== Explore the material ==
• A. In the news report on the Bali bombings, how many people did the nightclub attack in Kuta three years earlier kill?
• B. Return the stretch of the news report on the Bali bombings from "The blasts, which" through "ago this month.", copied word for word.

== Source text ==
□ □ □ □ □

JIMBARAN, Indonesia - Three bombs exploded, two almost simultaneously, last evening at crowded restaurants on the Indonesian resort island of Bali, killing at least 25 people and wounding more than 100 others, authorities said.
The blasts, which apparently targeted foreign tourists, ripped through two open-air cafes at popular Jimbaran Beach and, moments later, struck a restaurant about 18 miles north in the city of Kuta.
Authorities branded the bombings terrorist attacks. Suspicion quickly fell on Jemaah Islamiyah, an extremist Muslim group linked to al-Qaida that was responsible for the double suicide bombing of two nightclubs in Kuta three years ago this month.
That attack killed 202 people, most of them foreign tourists.
Indonesian President Susilo Bambang Yudhoyono condemned yesterday's bombings, and aides said he would fly to Bali today to inspect the scene. It was the first major terrorist attack in Indonesia since the retired general took office nearly a year ago.
"These were clearly acts of terrorism, because the victims were chosen at random and the targets were in public places," the president said.
"We will hunt down the perpetrators ... and they will be tried and severely punished."
Although many victims remained unidentified, it appeared that about two-thirds of the dead and wounded were Indonesians. Of the bodies identified so far, 12 were Indonesians, two were Australian and one was Japanese, hospital officials said.
Authorities said at least three Americans were among the wounded.
In Washington, Secretary of State Condoleezza Rice issued a written statement condemning the bombing.
"Our thoughts and prayers are with the families of the victims, and we wish a speedy recovery to those injured," the statement read.
"The United States stands with the people and government of Indonesia as they work to bring to justice those responsible for these acts of terrorism," Rice said. "We will continue to work together in our common fight against terror."
Terrorism experts said the blast was one more reminder that the war against terrorism is far from over.

□ □ □ □ □

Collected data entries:
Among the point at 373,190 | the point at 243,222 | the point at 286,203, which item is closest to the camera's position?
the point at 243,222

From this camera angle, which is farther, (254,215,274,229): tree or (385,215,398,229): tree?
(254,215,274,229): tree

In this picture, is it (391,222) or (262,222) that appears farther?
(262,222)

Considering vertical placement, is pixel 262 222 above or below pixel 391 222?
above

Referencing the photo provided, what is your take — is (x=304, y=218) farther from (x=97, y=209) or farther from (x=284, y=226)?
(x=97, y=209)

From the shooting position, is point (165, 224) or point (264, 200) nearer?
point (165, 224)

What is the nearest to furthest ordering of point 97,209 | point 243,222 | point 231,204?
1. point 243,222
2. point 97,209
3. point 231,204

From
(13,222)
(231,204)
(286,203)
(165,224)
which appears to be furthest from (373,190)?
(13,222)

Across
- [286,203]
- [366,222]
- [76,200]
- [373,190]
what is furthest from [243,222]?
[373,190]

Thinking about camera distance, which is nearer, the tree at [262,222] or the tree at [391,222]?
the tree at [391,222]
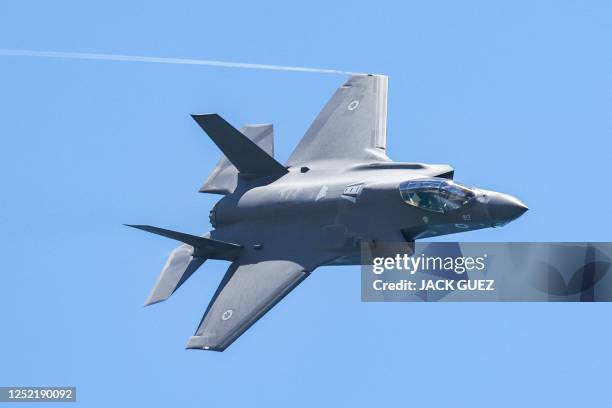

□ □ □ □ □

== Answers to each task ==
• A. 202 people, most of them foreign tourists.

• B.
The blasts, which apparently targeted foreign tourists, ripped through two open-air cafes at popular Jimbaran Beach and, moments later, struck a restaurant about 18 miles north in the city of Kuta.
Authorities branded the bombings terrorist attacks. Suspicion quickly fell on Jemaah Islamiyah, an extremist Muslim group linked to al-Qaida that was responsible for the double suicide bombing of two nightclubs in Kuta three years ago this month.